■ WHAT YOU HAVE TO DO ■
Please report how many of the lines below contain the string "pixel", treating uppercase and lowercase as different. Give only the number.

•••

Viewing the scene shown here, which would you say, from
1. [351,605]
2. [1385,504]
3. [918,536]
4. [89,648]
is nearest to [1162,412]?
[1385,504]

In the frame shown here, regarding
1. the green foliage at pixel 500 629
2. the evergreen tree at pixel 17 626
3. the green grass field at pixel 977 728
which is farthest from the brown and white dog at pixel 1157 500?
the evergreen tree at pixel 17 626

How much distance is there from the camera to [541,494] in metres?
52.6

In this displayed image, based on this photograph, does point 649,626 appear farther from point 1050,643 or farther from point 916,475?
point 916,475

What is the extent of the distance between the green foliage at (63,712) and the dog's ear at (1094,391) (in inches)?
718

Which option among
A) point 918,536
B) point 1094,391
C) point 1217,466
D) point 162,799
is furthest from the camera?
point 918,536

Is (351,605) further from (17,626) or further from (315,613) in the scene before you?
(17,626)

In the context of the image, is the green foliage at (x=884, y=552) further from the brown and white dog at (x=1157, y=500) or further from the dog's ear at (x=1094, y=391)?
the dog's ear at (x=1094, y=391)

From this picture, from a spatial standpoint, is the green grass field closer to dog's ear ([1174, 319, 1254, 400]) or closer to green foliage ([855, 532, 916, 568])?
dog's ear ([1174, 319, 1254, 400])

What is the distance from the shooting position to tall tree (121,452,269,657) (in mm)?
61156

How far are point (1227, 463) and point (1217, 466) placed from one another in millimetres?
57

•••

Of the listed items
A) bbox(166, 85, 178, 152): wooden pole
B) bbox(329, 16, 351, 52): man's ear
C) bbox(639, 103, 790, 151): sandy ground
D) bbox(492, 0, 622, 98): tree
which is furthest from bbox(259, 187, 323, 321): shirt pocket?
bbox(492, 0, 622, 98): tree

•••

■ REPLY TO THE TASK ■
5